* **Material provided**:

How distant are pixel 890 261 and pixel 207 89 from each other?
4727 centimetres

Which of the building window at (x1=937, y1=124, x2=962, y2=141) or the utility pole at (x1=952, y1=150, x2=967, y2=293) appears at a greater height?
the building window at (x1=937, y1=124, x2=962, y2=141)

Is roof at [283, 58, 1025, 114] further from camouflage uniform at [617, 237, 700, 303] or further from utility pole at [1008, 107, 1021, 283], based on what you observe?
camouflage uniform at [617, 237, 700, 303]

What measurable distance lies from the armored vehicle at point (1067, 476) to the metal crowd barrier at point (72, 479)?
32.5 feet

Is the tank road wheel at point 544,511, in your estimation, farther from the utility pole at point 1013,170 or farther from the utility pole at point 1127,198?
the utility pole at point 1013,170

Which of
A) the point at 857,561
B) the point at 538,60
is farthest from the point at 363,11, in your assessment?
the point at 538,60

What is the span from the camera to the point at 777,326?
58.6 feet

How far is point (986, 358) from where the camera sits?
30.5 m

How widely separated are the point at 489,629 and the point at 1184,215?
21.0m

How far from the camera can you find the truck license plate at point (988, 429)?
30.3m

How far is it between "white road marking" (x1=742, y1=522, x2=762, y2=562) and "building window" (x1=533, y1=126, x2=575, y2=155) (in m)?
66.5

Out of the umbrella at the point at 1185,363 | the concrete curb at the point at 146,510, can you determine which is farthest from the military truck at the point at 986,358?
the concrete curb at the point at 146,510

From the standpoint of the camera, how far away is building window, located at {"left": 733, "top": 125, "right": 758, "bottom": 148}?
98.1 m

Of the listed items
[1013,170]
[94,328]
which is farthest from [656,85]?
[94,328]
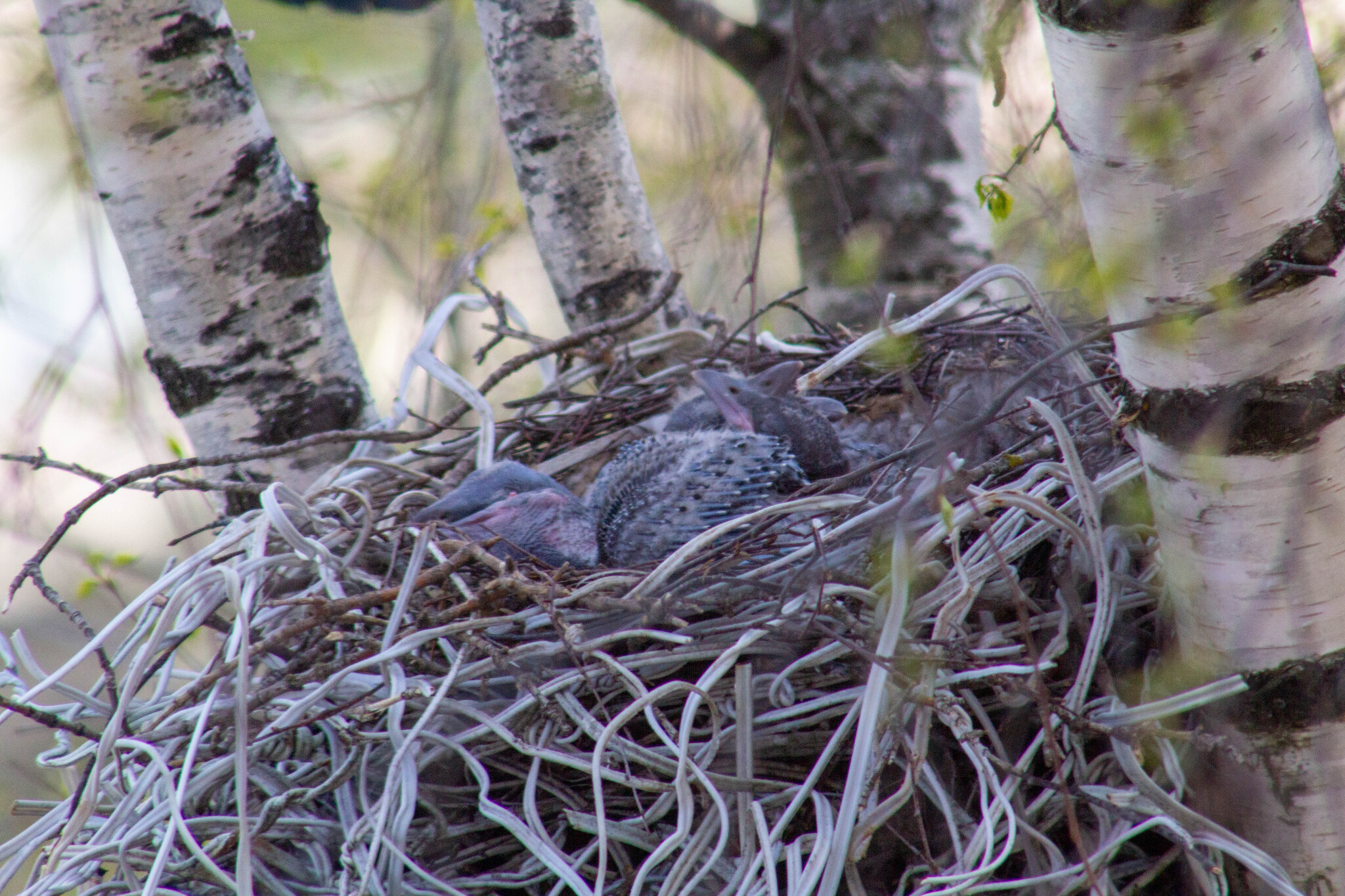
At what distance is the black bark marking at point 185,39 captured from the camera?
1.39m

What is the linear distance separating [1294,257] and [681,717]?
0.72 metres

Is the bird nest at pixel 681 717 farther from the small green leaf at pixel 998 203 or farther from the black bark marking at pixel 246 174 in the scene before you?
the black bark marking at pixel 246 174

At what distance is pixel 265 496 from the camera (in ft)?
3.49

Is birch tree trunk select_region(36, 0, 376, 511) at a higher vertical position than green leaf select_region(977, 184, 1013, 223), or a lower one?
higher

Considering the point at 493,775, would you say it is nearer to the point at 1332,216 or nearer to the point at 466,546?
the point at 466,546

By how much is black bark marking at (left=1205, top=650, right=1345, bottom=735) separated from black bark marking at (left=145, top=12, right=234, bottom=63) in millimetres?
1590

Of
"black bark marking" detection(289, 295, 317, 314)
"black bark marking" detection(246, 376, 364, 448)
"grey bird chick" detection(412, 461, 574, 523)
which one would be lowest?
"grey bird chick" detection(412, 461, 574, 523)

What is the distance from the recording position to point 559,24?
1.79 m

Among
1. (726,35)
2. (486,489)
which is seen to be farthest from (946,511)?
(726,35)

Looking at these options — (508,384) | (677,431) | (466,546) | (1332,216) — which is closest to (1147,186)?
(1332,216)

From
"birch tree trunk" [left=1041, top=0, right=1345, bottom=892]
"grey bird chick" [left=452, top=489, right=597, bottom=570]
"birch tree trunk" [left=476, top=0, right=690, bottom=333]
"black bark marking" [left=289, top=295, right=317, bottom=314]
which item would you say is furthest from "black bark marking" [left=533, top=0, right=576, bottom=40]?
"birch tree trunk" [left=1041, top=0, right=1345, bottom=892]

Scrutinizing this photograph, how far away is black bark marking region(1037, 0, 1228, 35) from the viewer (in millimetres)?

* **Required work**:
Copy every item above word for word, omitting the pictures.

* **Solution for this exercise**:
How distant are pixel 890 261 and pixel 207 89 from each other?
4727 centimetres

Which of the building window at (x1=937, y1=124, x2=962, y2=141) or the utility pole at (x1=952, y1=150, x2=967, y2=293) appears at a greater height?
the building window at (x1=937, y1=124, x2=962, y2=141)

Is roof at [283, 58, 1025, 114] further from camouflage uniform at [617, 237, 700, 303] or further from utility pole at [1008, 107, 1021, 283], based on what you observe?
camouflage uniform at [617, 237, 700, 303]

What measurable distance lies from the armored vehicle at point (1067, 476) to the metal crowd barrier at point (72, 479)?
32.5 feet

Is the tank road wheel at point 544,511, in your estimation, farther from the utility pole at point 1013,170 or farther from the utility pole at point 1127,198?
the utility pole at point 1013,170

Which of
A) the point at 857,561
B) the point at 538,60
is farthest from the point at 363,11, in your assessment?
the point at 538,60

What is the span from the camera to the point at 777,326?
58.6 feet

How far is point (986, 358) from where the camera sits?
30.5 m

How widely separated are the point at 489,629 and the point at 1184,215?
21.0m

How far from the camera can you find the truck license plate at point (988, 429)?
30.3m

How far is it between "white road marking" (x1=742, y1=522, x2=762, y2=562) and "building window" (x1=533, y1=126, x2=575, y2=155) (in m)?
66.5

Out of the umbrella at the point at 1185,363 | the concrete curb at the point at 146,510, can you determine which is farthest from the military truck at the point at 986,358?
the concrete curb at the point at 146,510

From the standpoint of the camera, how far away is building window, located at {"left": 733, "top": 125, "right": 758, "bottom": 148}?
98.1 m

Of the listed items
[1013,170]
[94,328]
which is farthest from [656,85]?
[94,328]
At what distance is the black bark marking at point 185,39 captured from the camera?
1.39m

What is the linear distance separating [1294,257] and [681,717]?
0.72 metres

Is the bird nest at pixel 681 717 farther from the small green leaf at pixel 998 203 or farther from the black bark marking at pixel 246 174 in the scene before you?
the black bark marking at pixel 246 174

At what distance is pixel 265 496 from the camera (in ft)?
3.49

Is birch tree trunk select_region(36, 0, 376, 511) at a higher vertical position than green leaf select_region(977, 184, 1013, 223), or a lower one?
higher

Considering the point at 493,775, would you say it is nearer to the point at 1332,216 or nearer to the point at 466,546?
the point at 466,546

By how much is black bark marking at (left=1205, top=650, right=1345, bottom=735) separated from black bark marking at (left=145, top=12, right=234, bottom=63) in millimetres?
1590

Of
"black bark marking" detection(289, 295, 317, 314)
"black bark marking" detection(246, 376, 364, 448)
"grey bird chick" detection(412, 461, 574, 523)
which one would be lowest?
"grey bird chick" detection(412, 461, 574, 523)

What is the distance from the recording position to point 559,24?
1.79 m

Among
1. (726,35)
2. (486,489)
which is seen to be farthest from (946,511)?
(726,35)

Looking at these options — (508,384) | (677,431) | (466,546) | (1332,216) — which is closest to (1147,186)?
(1332,216)

From
"birch tree trunk" [left=1041, top=0, right=1345, bottom=892]
"grey bird chick" [left=452, top=489, right=597, bottom=570]
"birch tree trunk" [left=476, top=0, right=690, bottom=333]
"black bark marking" [left=289, top=295, right=317, bottom=314]
which item would you say is furthest from "black bark marking" [left=533, top=0, right=576, bottom=40]?
"birch tree trunk" [left=1041, top=0, right=1345, bottom=892]

Scrutinizing this photograph, how far away is black bark marking region(1037, 0, 1228, 35) from the viewer (in millimetres)?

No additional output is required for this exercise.